In its association with A B Spark, it symbolises a rise in his fortune in the 1820s, financial decline with the collapse of the Bank of Australia, through to the depression of the 1840s. It is the principal physical manifestation of the life of the emancipist William Long and his family whose occupation, alterations and substantial additions indicate his rise to fortune social acceptance as a merchant.

Tusculum was one of a few buildings to achieve recognition in the early twentieth century as a residence of significance reflecting a growing maturity. Its resumption by the New South Wales Government was the first instance of the application of the provisions of the NSW Heritage Act, 1977 and indicates awareness and acceptance of the principles of heritage conservation. In the custody of the Royal Australian Institute of Architects NSW Chapter, Tusculum has been restored to evoke the early to mid-Victorian period. It is accessible to the public through public openings and through its use as a conference and meeting venue in association with the activities of the RAIA.

The place has potential to yield information that will contribute to an understanding of the cultural or natural history of New South Wales.
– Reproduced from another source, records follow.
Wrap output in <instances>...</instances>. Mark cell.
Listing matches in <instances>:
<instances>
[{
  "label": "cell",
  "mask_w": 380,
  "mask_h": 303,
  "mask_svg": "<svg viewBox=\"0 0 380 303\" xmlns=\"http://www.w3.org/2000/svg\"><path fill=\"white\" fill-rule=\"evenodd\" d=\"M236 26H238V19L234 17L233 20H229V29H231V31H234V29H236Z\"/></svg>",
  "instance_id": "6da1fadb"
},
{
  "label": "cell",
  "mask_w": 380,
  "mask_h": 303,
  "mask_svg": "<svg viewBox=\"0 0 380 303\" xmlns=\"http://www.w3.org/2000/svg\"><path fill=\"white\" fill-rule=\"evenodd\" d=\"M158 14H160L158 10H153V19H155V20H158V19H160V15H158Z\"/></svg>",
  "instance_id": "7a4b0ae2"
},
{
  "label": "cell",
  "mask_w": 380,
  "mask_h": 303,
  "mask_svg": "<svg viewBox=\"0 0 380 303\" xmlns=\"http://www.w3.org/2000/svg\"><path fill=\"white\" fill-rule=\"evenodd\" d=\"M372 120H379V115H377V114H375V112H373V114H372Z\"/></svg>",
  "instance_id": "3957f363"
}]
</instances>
The site offers potential to explore the construction techniques and materials of Colonial Sydney and of later periods and as an example for comparative analysis of a rare villa design.

The place possesses uncommon, rare or endangered aspects of the cultural or natural history of New South Wales.

One of a handful of colonial villas and a rare surviving work of John Verge, a prominent architect of colonial times.